Project Summary Neuroinflammation, characterized by microglial activation and increased pro-inflammatory cytokine production, is evident early in Alzheimer's disease (AD) and appears to play an important role in disease progression. Signaling through TREM2 (Triggering receptor expressed on myeloid cells 2) mediates this inflammatory response through effects on microglial activation. TREM2 has also been recognized as a risk factor for AD with missense mutations in the gene being associated with increased risk of AD and elevated levels of TREM2 in the cerebrospinal fluid correlating with decreased disease severity. Excitingly, TREM2 was recently shown by members of our study team to be a druggable target by the newly designed, orally available agent, Sob-AM2. While Sob-AM2 has shown to be neuroprotective in other neurodegenerative disease models where neuroinflammation and cognitive impairment are also evident, it has not yet been developed for use in AD. The studies proposed here will begin to fill in these existing gaps in the preclinical testing of Sob- AM2. In Aim 1 we will optimize the concentration of oral Sob-AM2 needed to elicit maximum increases in TREM2 expression in the brain without evoking toxicity. Aims 2 and 3 will utilize the identified dose, determine the optimal timing of treatment initiation and assess efficacy in AD mouse models. Aim 2 will use the 5xFAD model of beta-amyloid accumulation while Aim 3 will use the PS19 model of tauopathy to investigate the effects of an early versus late start of oral Sob-AM2 treatment on the downstream effects of TREM2 activation on AD pathology as well as neurodegeneration, cognition and neuroinflammation. We will also monitor the downstream targets of thyroid hormone signaling to identify non-TREM2 related effects of Sob-AM2 as well as to ensure that there is no evidence of aberrant signaling and that peripheral off-target effects are not seen. This work will address critical questions surrounding dosage and treatment duration of the first orally active, small molecule drug to target TREM2. Given the lack of disease modifying AD therapies, Sob-AM2 is a very promising candidate drug to develop for use in AD and completion of these essential preclinical studies described in this project will greatly accelerate its eventual clinical translation.

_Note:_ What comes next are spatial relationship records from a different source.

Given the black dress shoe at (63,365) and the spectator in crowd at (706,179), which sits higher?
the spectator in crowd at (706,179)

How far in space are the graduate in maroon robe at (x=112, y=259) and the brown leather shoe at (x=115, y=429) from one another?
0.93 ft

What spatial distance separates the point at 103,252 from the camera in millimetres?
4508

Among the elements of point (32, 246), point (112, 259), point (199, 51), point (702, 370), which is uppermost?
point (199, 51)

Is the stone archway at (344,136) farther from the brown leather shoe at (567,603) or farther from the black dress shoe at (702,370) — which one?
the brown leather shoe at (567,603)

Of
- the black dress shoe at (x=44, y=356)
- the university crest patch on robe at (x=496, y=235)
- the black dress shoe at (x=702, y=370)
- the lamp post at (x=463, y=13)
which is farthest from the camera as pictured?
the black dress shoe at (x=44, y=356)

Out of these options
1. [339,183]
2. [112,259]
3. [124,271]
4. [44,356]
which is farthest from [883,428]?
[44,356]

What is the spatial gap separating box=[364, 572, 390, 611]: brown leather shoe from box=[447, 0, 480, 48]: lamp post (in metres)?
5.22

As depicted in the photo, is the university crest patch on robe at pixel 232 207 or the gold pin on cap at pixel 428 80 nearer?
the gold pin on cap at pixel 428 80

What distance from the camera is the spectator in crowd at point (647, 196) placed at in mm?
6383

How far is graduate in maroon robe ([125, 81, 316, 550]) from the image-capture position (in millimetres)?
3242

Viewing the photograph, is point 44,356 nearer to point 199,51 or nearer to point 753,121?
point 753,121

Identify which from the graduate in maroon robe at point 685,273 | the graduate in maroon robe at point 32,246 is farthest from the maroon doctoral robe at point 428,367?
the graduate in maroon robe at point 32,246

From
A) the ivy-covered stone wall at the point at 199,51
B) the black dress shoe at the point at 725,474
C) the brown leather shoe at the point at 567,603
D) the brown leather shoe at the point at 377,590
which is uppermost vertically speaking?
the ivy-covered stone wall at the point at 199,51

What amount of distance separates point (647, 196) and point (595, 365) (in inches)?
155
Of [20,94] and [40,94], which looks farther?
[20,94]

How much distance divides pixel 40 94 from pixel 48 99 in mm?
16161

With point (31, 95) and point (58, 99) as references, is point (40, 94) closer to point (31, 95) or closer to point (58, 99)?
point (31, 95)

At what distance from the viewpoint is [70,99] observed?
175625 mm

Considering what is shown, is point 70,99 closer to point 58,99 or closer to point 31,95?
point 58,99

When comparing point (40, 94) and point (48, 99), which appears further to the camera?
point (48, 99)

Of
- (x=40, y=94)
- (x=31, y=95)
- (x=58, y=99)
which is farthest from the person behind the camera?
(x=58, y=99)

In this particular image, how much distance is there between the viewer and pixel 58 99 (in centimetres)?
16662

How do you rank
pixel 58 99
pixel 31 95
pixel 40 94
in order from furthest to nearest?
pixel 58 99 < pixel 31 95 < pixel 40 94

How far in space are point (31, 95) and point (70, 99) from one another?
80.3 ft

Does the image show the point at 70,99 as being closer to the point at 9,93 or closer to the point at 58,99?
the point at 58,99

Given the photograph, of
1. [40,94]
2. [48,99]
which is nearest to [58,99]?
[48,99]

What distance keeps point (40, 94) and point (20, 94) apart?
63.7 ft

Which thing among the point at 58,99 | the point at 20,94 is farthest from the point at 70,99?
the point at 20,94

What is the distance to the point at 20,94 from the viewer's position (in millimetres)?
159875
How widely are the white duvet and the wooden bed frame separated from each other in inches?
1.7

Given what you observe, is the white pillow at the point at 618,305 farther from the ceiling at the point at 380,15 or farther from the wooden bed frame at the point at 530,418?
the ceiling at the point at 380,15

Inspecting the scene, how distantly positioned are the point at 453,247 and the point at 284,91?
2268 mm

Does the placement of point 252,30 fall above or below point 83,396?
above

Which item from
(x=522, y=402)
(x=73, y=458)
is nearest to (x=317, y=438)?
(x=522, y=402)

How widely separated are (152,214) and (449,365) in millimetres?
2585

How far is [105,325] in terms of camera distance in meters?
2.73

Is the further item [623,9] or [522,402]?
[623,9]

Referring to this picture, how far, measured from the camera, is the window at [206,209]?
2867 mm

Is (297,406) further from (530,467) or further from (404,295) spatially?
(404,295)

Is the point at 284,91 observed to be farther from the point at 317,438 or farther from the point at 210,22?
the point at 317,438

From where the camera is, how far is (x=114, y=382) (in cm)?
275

项目摘要 神经炎症，以小胶质细胞激活和促炎细胞因子增加为特征 产生，在阿尔茨海默病(AD)的早期就很明显，似乎在疾病中扮演着重要的角色 进步。通过TREM2(触发髓系细胞上表达的受体2)的信号介导这一过程 炎症反应通过影响小胶质细胞的激活。TREM2也被认为是一种风险 基因错义突变与AD风险增加和升高有关的AD因子 脑脊液中的TREM2水平与疾病严重程度的降低相关。令人兴奋的是，TREM2是 最近我们研究小组的成员表明，通过新设计的口服可用药，它是一个可用药靶点 代理，SOB-AM2。而SOB-AM2已被证明在其他神经退行性疾病中具有神经保护作用 神经炎症和认知障碍也很明显的模型，它还没有被开发出来用于 在AD中使用。这里提出的研究将开始填补SOB临床前测试的这些现有空白。 AM2. 在目标1中，我们将优化口服Sob-AM2的浓度，以最大限度地增加TREM2 在大脑中表达，不会引起毒性。目标2和目标3将利用确定的剂量，确定 阿尔茨海默病小鼠模型的最佳治疗开始时间和疗效评估。AIM 2将使用5xFAD模型 而Aim 3将使用PS19的肌萎缩症模型来研究 早、晚口服SOB-AM2治疗对激活TREM2对AD下游影响的比较 病理以及神经变性、认知和神经炎症。我们还将监测 甲状腺激素信号的下游靶点以确定SOB-AM2的非TREM2相关效应以及 以确保没有异常信号的证据，也没有看到外周偏离目标的影响。 这项工作将解决围绕第一种口服活性药物的剂量和治疗持续时间的关键问题， 靶向TREM2的小分子药物。鉴于缺乏修改AD疗法的疾病，SOB-AM2是一种非常 开发用于AD的有希望的候选药物并完成这些基本的临床前研究 这个项目中描述的将大大加快其最终的临床翻译。